Starring: Tiffany Haddish, Rose Byrne, Salma Hayek, Billy Porter, Jennifer Coolidge, Karan Soni, Ari Graynor, Jessica St. Clair, Ryan Hansen, Jimmy O. Yang, Jacob Latimore, Natasha Rothwell

Director: Miguel Arteta

Mel (Rose Byrne) and Mia (Tiffany Haddish), best friends since middle school, have built their make up company from the ground up with co-workers Barrett (Billy Porter) and Sydney (Jennifer Coolidge). While Mia is focused on coming up with new products, Mel is growing increasingly concerned with their debt and is worried their business is going under. When cosmetics mogul Claire Luna (Salma Hayek) offers to buy their company, it could prove to not only bring the downfall of their business but their friendship as well.


Like A Boss feels completely at home in January, a month reserved for films that studios have little to no faith in, are of low quality, and needed to be cleared off their books. However, the quality here is so staggeringly bad that I'm amazed this got released at all.

• [Tasks]
A. Copy out a part of the Like A Boss review word for word. Begin at the words "Starring: Tiffany Haddish, Rose", and stop after the words "friendship as well.".
B. Answer these questions from the Like A Boss review:
(i) Who directed the film?
(ii) Who plays Claire Luna?
(iii) In which month does the review say the film feels completely at home?
C. Sum up the Like A Boss review in two sentences.

• [Extracted information]
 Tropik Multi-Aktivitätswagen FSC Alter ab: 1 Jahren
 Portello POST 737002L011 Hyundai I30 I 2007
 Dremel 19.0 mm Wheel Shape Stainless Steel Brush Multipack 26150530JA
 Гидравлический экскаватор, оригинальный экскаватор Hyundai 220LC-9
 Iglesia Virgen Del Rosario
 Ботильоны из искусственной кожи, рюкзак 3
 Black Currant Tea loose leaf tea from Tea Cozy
==
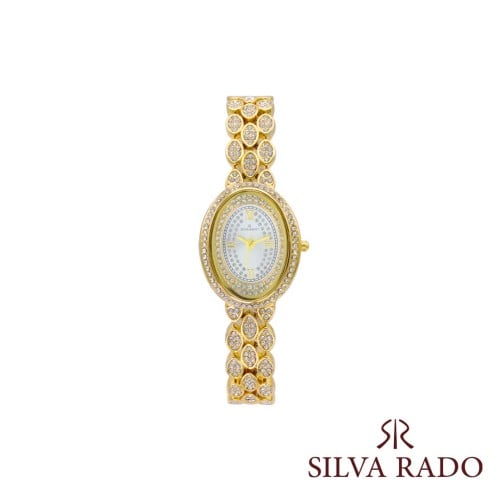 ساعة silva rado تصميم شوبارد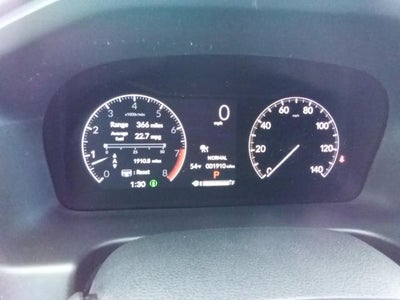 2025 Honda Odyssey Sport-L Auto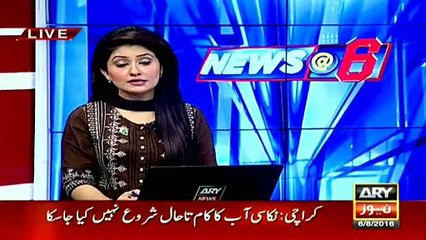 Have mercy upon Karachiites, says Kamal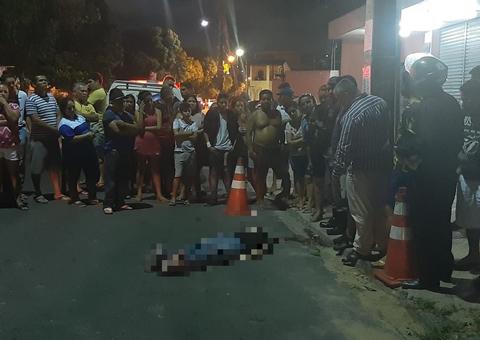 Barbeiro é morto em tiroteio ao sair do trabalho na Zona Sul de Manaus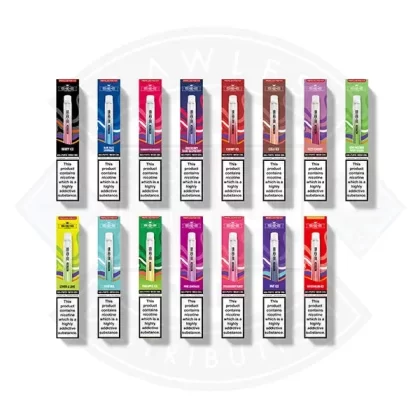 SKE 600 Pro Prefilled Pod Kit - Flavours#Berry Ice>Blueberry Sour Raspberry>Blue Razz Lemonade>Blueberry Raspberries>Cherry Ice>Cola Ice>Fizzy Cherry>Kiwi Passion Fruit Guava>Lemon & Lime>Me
---
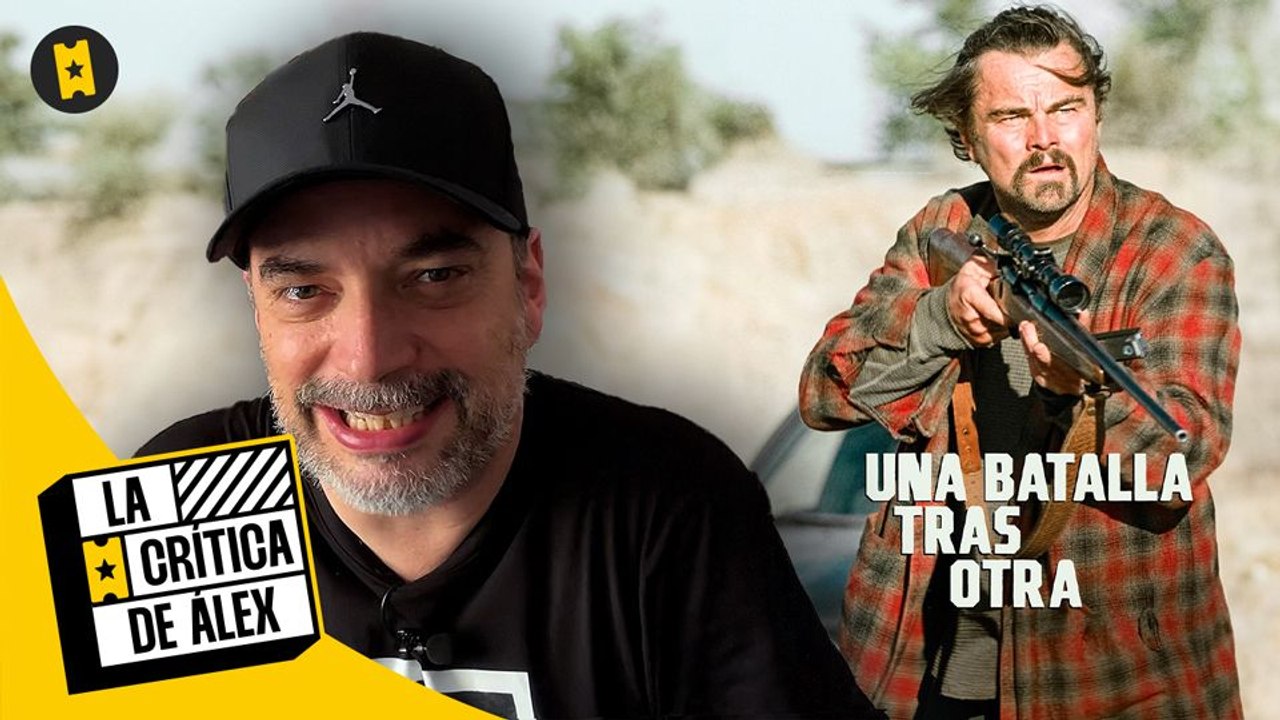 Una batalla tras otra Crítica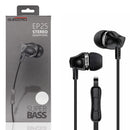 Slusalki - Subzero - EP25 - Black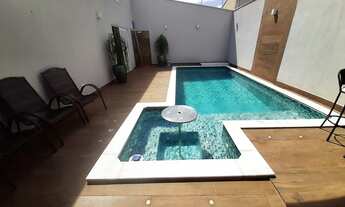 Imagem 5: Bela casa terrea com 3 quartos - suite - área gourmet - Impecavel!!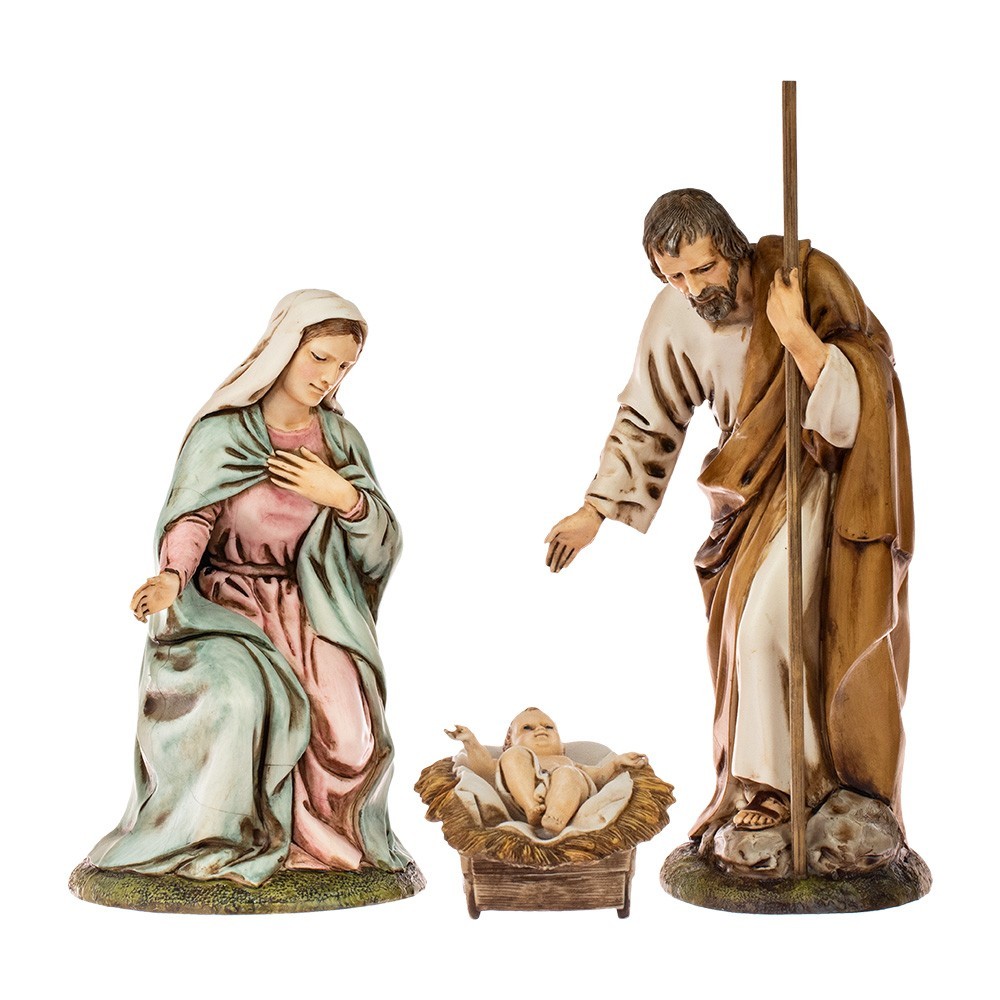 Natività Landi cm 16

• [Answers for this exercise]
A.
Starring: Tiffany Haddish, Rose Byrne, Salma Hayek, Billy Porter, Jennifer Coolidge, Karan Soni, Ari Graynor, Jessica St. Clair, Ryan Hansen, Jimmy O. Yang, Jacob Latimore, Natasha Rothwell

Director: Miguel Arteta

Mel (Rose Byrne) and Mia (Tiffany Haddish), best friends since middle school, have built their make up company from the ground up with co-workers Barrett (Billy Porter) and Sydney (Jennifer Coolidge). While Mia is focused on coming up with new products, Mel is growing increasingly concerned with their debt and is worried their business is going under. When cosmetics mogul Claire Luna (Salma Hayek) offers to buy their company, it could prove to not only bring the downfall of their business but their friendship as well.

B.
(i) Miguel Arteta
(ii) Salma Hayek
(iii) January

C. In Like A Boss, directed by Miguel Arteta, best friends Mel and Mia run a make up company that is struggling with debt, and an offer from cosmetics mogul Claire Luna to buy it could bring down both their business and their friendship. The review calls the film a fit for January, a month for films studios have little to no faith in, and says its quality is so bad that the reviewer is amazed it was released at all.